# Going to get my trailer tomorrow.



## gunslinger (Sep 17, 2011)

Can't wait to see the pictures.


----------



## Palomine (Oct 30, 2010)

Trying to figure out how to get pictures here?


----------



## Palomine (Oct 30, 2010)

Hope this works....


----------



## Palomine (Oct 30, 2010)

Well, won't let me put more on here???

Can't figure it out and don't feel like fighting with it now.

If anyone wants, I can e-mail you pictures.

Had LineX type coating put in dressing/tack room, of off white color, under bridles, and where saddle rack goes, as well as where you climb up to GN bed area.

Had black LineX type material put in horse compartment, and also under the nose of the GN for protection against rocks.

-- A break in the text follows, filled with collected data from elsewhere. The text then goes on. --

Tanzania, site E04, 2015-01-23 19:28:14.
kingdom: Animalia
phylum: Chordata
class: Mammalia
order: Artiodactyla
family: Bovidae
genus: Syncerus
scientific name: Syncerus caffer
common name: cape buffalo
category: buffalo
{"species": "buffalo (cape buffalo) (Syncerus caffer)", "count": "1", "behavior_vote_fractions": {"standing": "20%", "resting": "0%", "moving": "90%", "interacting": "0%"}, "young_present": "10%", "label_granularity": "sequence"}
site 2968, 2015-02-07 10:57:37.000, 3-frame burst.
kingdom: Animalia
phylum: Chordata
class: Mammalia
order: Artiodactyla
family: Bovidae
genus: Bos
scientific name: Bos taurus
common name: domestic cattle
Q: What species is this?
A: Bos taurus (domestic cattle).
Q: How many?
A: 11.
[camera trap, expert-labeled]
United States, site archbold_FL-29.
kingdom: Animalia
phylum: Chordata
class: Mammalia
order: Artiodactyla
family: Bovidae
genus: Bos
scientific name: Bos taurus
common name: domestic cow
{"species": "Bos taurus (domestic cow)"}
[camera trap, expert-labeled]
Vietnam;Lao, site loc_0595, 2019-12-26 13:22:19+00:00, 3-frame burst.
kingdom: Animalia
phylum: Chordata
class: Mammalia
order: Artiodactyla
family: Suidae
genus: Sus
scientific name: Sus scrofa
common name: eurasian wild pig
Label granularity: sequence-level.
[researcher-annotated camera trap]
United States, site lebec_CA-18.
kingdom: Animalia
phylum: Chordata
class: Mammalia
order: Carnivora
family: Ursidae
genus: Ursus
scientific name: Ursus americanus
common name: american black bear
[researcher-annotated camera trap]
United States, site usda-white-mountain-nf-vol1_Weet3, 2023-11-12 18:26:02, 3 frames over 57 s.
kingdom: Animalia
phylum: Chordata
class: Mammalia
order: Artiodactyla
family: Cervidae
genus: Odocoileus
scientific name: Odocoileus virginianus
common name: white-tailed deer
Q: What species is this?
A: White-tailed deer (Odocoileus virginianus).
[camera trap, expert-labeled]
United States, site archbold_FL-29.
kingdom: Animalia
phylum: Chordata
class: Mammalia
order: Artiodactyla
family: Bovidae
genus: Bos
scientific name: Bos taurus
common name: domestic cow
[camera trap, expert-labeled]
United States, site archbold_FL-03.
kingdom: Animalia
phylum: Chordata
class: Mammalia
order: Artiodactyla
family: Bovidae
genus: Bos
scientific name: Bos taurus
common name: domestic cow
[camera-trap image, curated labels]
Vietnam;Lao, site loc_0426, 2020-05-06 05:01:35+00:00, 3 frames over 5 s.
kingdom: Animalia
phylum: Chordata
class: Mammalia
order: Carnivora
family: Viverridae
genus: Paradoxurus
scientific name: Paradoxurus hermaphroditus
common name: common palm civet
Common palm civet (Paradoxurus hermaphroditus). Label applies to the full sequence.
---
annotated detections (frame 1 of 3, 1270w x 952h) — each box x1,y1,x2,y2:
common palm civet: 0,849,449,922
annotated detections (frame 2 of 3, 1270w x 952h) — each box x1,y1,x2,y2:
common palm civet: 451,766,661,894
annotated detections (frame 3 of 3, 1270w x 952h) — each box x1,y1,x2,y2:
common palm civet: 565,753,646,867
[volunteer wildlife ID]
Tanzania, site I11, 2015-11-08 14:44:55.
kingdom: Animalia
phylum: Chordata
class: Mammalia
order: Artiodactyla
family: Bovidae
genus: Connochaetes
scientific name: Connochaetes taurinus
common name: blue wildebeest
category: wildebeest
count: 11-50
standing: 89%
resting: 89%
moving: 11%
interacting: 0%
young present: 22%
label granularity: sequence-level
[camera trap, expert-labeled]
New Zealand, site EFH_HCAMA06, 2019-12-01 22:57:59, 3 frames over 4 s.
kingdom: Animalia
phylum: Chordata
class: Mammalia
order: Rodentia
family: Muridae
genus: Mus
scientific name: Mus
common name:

And on fender wells, and little aluminum step to go up.

LineX on step leading into dressing/tack room too.

LED lights on rear, lights all fixed, new tires, new flooring under mats, and called Sundowner for the graphics package, didn't have the '97 ones anymore, so choose from the '07-13 package I think? Anyway. They don't make the blue Sundowner logo anymore, nor do they have the Horizon graphic now.

But all in all, I think it looks pretty spiffy!


----------



## Dustbunny (Oct 22, 2012)

Nice looking trailer!


----------



## Zexious (Aug 2, 2013)

That is a nice looking trailer!


----------



## Mingiz (Jan 29, 2009)

Nice looking trailer. Enjoy!!!!:lol:


----------